EigenLayer has finally kicked off its long-awaited EIGEN airdrop, but it will be a while before users can trade their new tokens – since the project has made them non-transferable.
The Eigen Foundation, a non-profit introduced last week by Eigen Labs, the team behind EigenLayer, opened up "claims" on EIGEN on Friday. Officials have said they would become transferable at a yet-to-be-defined later date.
Speculators on decentralized exchanges like Aevo and Hyperliquid are currently valuing EIGEN at around $9. EIGEN's total supply at launch is 1,673,646,668.28466 tokens, which would give the token a fully diluted value of $15 billion.

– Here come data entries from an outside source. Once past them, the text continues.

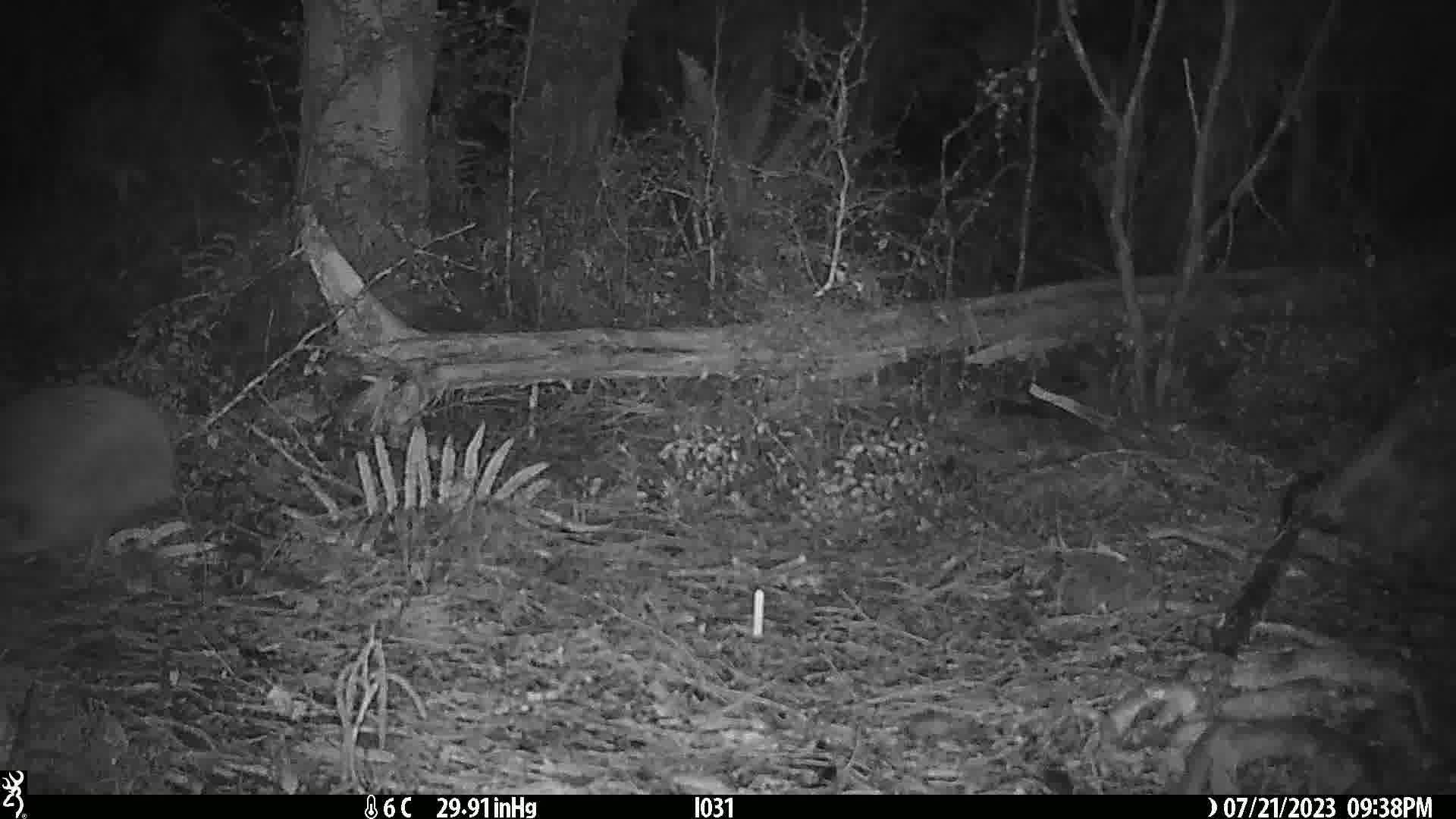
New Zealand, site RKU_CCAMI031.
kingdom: Animalia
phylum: Chordata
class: Aves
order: Apterygiformes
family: Apterygidae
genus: Apteryx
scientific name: Apteryx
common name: kiwi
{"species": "kiwi (Apteryx)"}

Both markets allow users to trade perpetual futures, or "perps," which are futures contracts that have no expiration date – crypto-native trading instruments that allow people to speculate on the future price of an asset without trading it outright.
"You can probably view it as what people expect the spot price will trade at when it is transferable," Julian Koh, CEO of Aevo, explained in a Telegram message. "People use it as a reference price like how people use prediction market odds as a reference for the actual event."
EigenLayer, the restaking service on Ethereum, is one of the buzziest blockchain startups to ever launch a token, raising more than $100M from Andreessen Horowitz, and luring in some $16 billion worth of user deposits into its "pooled security" system before it even launched.
While EigenLayer has emerged as one of the most talked-about blockchain projects to date, its EIGEN token has generated significant controversy.
As most of EigenLayer's key features remain in progress, the main incentive for depositing into the platform thus far has been "points," which are score-counts that crypto traders expected would be tied to a future airdrop.
Last week, Eigen Labs, the team behind EigenLayer, unveiled details behind EIGEN, which it called a "Universal Intersubjective Work Token" that would help power the EigenLayer platform under the hood.
EIGEN's distribution plan was immediately met with backlash from EigenLayer point-earners.
In addition to the lengthy non-transferability period, some took issue with the project's decision to bar users from some jurisdictions – like the U.S., Canada and China – from claiming tokens. The grumbles came partly because the project had placed no geographic restrictions on the deposits or points awards.
Others were disappointed that points from third-party "liquid restaking services" would not be considered in the "Season 1" airdrop even though they accounted for a large portion of overall deposits. (It remains to be seen how those points will be accounted for in EigenLayer's eventual "Season 2" airdrop).
EigenLayer revised its plan in response to the community feedback, allocating extra funds for some users in the "Season 1" airdrop.